Objetivo do exercício:
Por favor, diga se cada afirmação a seguir está de acordo com o texto sobre as contas externas, respondendo sim ou não e citando literalmente as palavras do texto que decidem a questão. (a) O IBGE previu que a economia brasileira crescerá no máximo 3% em 1997. (b) No primeiro quadrimestre, o déficit externo do Brasil foi menor do que no mesmo período de 1996. (c) Gustavo Franco considera normal que o país tenha déficit em conta corrente.

Dez de cada dez personalidades, do governo ou de fora dele, concordam com a avaliação de que "as contas externas podem eventualmente criar um constrangimento ao crescimento econômico", como diz o ministro do Planejamento, Antônio Kandir. Mas aí termina o consenso em torno desse cruzamento, que se transformou no maior problema do Plano Real, como mostram dois dados anunciados na quinta-feira.
Numa ponta, o governo impôs restrições ao parcelamento dos gastos com cartões de crédito internacionais, mostrando que a preocupação com as contas externas ganha mais ênfase.
Na outra ponta, o IBGE previu que a economia brasileira crescerá, em 1997, no máximo 3%, praticamente o mesmo que em 1996 e menos do que é necessário.
Para quem está fora do governo, "o déficit em conta corrente é absolutamente mortal. Pode ser financiado um ou dois anos, mas vai ficando cada vez mais difícil fazê-lo", diz, por exemplo, o deputado Delfim Netto (PPB-SP), ex-ministro da Fazenda.
Como todos concordam que o nó das contas externas não será desatado a curto prazo, é razoável supor que o déficit continuará restringindo a expansão econômica no próximo ano, quando o presidente Fernando Henrique Cardoso tentará a reeleição.
Conta corrente é o resultado da balança comercial (exportações menos importações), da balança de serviços (diferença entre o que país envia e recebe em serviços como transportes, seguros etc.) e das transferências unilaterais (dinheiro que é enviado ou recebido do exterior, de forma espontânea).
No primeiro quadrimestre, o déficit externo do Brasil foi de US$ 10,7 bilhões, mais do que o dobro de idêntico período de 1996.
Gustavo Franco, da Área Externa do Banco Central, não se impressiona com déficits. "Faz bem ter crédito. Permite um nível de investimento maior do que se poderia ter apenas com poupança interna. É normal e saudável que o país tenha déficit em conta corrente."
É claro que Franco concorda que não convém abusar do crédito. "Temos que usá-lo com moderação, como bebida alcoólica", diz.
No setor privado, há quem ache que o Brasil corre o risco de se intoxicar, porque teria que usar a bebida por muito tempo.
Caso de José Guilherme Almeida Reis, chefe do Departamento Econômico da Confederação Nacional da Indústria: "O problema não é o financiamento para o curto prazo, que existe. Por um ou dois anos, dá, mas dará para cinco anos? Não sei se cinco anos é tempo suficiente para completar a transição e, com as mudanças estruturais, aumentar as exportações."

Conjunto de linhas:
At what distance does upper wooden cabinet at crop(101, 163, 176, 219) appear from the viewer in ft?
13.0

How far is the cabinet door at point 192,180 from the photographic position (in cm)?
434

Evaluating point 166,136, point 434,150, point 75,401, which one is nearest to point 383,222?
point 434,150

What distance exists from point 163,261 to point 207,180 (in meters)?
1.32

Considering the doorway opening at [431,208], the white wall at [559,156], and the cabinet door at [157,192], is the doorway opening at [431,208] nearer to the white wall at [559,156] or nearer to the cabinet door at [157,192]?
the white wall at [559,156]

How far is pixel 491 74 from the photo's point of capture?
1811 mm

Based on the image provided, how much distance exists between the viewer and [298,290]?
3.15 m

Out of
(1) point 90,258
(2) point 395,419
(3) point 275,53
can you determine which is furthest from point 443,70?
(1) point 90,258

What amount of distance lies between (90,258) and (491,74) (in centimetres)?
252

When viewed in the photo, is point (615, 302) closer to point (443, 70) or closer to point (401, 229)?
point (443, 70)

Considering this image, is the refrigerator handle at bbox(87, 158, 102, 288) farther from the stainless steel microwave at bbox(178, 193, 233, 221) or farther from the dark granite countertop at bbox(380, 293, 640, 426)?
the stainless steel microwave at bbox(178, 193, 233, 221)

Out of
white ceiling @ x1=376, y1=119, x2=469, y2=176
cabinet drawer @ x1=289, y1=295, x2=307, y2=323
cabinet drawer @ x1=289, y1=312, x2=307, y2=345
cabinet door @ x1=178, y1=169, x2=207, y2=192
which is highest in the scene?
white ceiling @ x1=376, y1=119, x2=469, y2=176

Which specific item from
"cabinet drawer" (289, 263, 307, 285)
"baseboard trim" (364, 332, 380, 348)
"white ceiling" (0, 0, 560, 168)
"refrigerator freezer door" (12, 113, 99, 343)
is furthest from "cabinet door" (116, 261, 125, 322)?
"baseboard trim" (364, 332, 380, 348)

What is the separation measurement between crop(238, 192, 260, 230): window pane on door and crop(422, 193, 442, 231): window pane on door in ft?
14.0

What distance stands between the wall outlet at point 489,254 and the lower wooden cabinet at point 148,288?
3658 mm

--

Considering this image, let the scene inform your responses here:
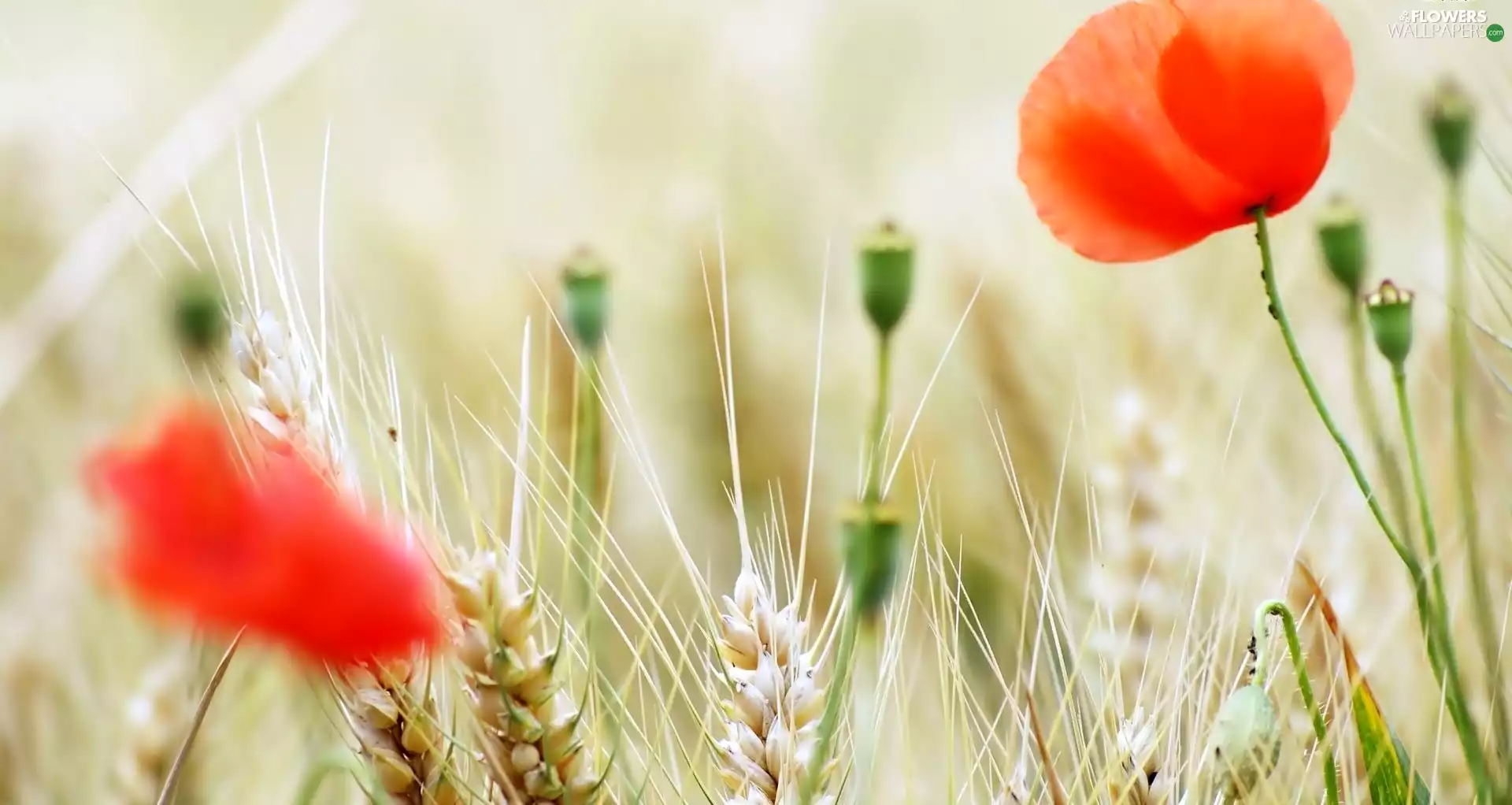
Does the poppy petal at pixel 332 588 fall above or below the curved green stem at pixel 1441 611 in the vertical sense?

* * *

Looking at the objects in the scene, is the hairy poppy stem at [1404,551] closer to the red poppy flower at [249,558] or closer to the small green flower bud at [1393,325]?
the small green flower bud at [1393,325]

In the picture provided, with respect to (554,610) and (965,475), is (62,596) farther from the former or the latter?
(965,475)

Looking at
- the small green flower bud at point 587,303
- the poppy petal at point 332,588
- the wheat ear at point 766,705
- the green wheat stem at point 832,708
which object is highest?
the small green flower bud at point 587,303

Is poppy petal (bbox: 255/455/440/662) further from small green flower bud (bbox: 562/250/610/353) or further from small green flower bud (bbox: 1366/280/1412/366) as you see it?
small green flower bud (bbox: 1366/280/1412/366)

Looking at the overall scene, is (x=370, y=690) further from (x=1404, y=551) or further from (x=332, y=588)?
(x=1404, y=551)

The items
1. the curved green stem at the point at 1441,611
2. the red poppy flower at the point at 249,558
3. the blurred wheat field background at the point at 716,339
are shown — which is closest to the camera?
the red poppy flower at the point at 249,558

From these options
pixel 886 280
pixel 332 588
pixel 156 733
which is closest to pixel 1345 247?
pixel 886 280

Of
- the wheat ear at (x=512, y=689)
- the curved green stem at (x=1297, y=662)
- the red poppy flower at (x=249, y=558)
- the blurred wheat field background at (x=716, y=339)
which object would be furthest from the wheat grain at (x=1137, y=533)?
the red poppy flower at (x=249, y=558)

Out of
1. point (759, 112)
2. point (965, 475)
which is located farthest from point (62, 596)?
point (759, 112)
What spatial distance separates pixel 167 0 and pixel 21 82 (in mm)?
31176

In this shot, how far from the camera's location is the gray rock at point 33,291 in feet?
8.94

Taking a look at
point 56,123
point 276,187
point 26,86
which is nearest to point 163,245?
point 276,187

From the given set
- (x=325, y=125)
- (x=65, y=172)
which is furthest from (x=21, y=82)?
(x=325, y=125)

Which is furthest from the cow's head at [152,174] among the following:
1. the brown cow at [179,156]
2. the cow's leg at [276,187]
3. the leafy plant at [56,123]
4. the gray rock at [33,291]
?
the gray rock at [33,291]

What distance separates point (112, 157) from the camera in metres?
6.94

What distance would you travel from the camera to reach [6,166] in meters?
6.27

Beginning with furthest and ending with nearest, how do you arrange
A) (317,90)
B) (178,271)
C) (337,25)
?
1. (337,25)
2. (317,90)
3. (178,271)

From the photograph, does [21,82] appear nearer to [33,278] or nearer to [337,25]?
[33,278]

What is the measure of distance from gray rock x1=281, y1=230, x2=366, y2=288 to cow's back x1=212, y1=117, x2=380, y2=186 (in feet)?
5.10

Resposta esperada:
(a) Sim: "o IBGE previu que a economia brasileira crescerá, em 1997, no máximo 3%".
(b) Não: "mais do que o dobro de idêntico período de 1996".
(c) Sim: "É normal e saudável que o país tenha déficit em conta corrente."